The system incorporates two VR-based methods: the DOME-CTT, which uses a large-scale dome-shaped screen for an immersive experience, and the HMD-CTT, which employs a portable head-mounted display. These methods adapt the Color Trails Test (CTT) and Trail Making Test (TMT) for VR environments, assessing sustained and divided attention through tasks that require tracing sequences of numbered targets. The VR versions demonstrated moderate construct validity compared to traditional tests and showed high test-retest reliability and discriminant validity across different age groups.

Results

The VR-based assessments provided insights into cognitive-motor interactions by capturing spatiotemporal characteristics of upper-limb movements. Results indicated that VR completion times were generally longer than those of traditional tests, with performance declining with age. The data revealed delayed and erratic hand movements in tasks requiring divided attention, reflecting the greater executive function demands compared to sustained attention tasks.
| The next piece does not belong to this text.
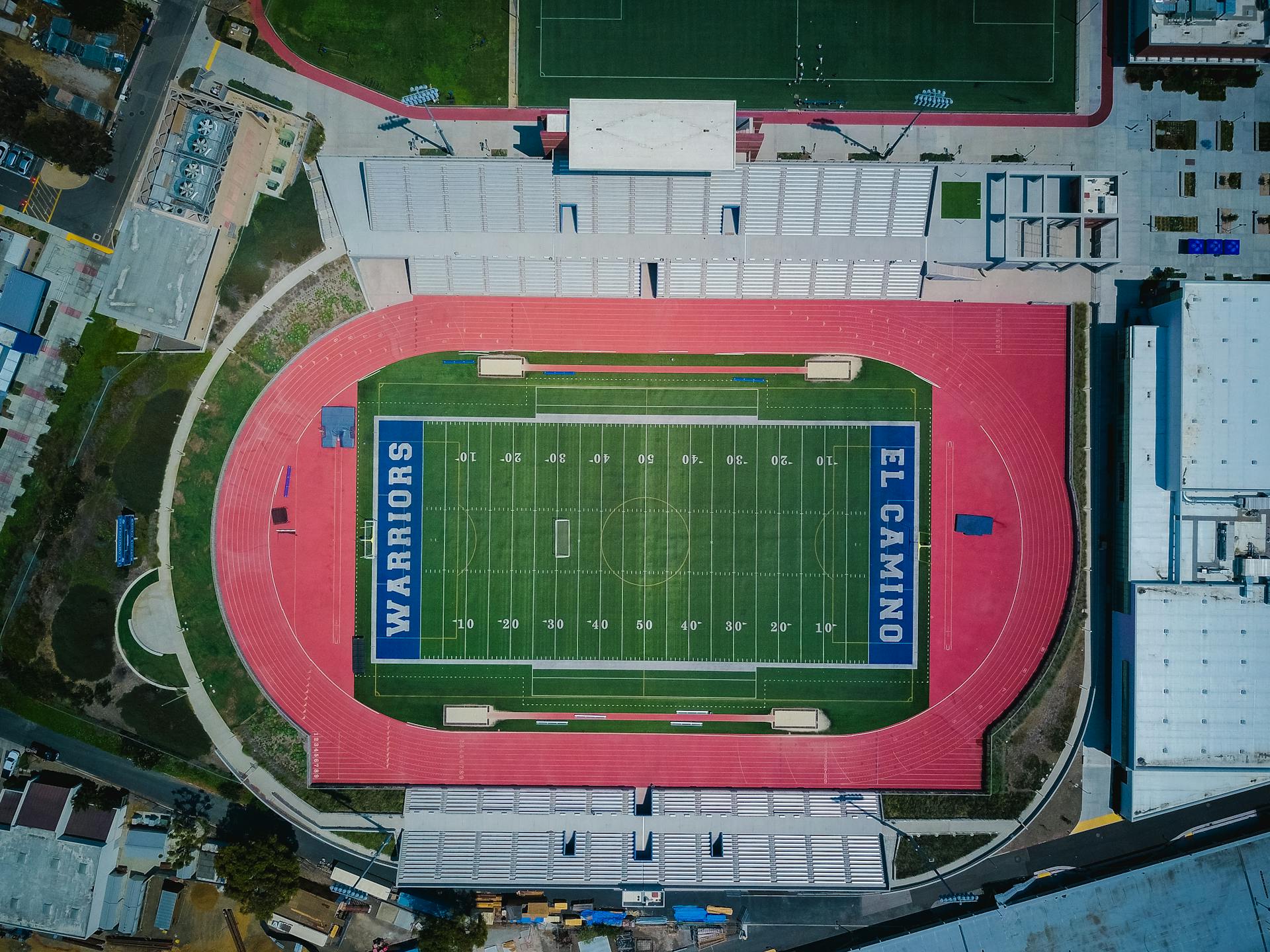 Aerial View of Football Stadium Near Buildings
These findings underscore the platform's ability to offer a more nuanced understanding of cognitive processes in ways that traditional methods cannot.

Innovative Approach

The XR platform enhances ecological validity by integrating cognitive-sensory-motor interactions into its assessments, allowing for a more accurate measurement of cognitive functions as they relate to everyday activities. The use of quantitative three-dimensional kinematic data enables precise tracking of motion in space, improving the ability to define and differentiate performance levels. The platform's innovative method introduces new interactions and techniques for assessing cognitive-motor-affect domains in extended reality, offering significant advancements over existing neuropsychological testing methodologies.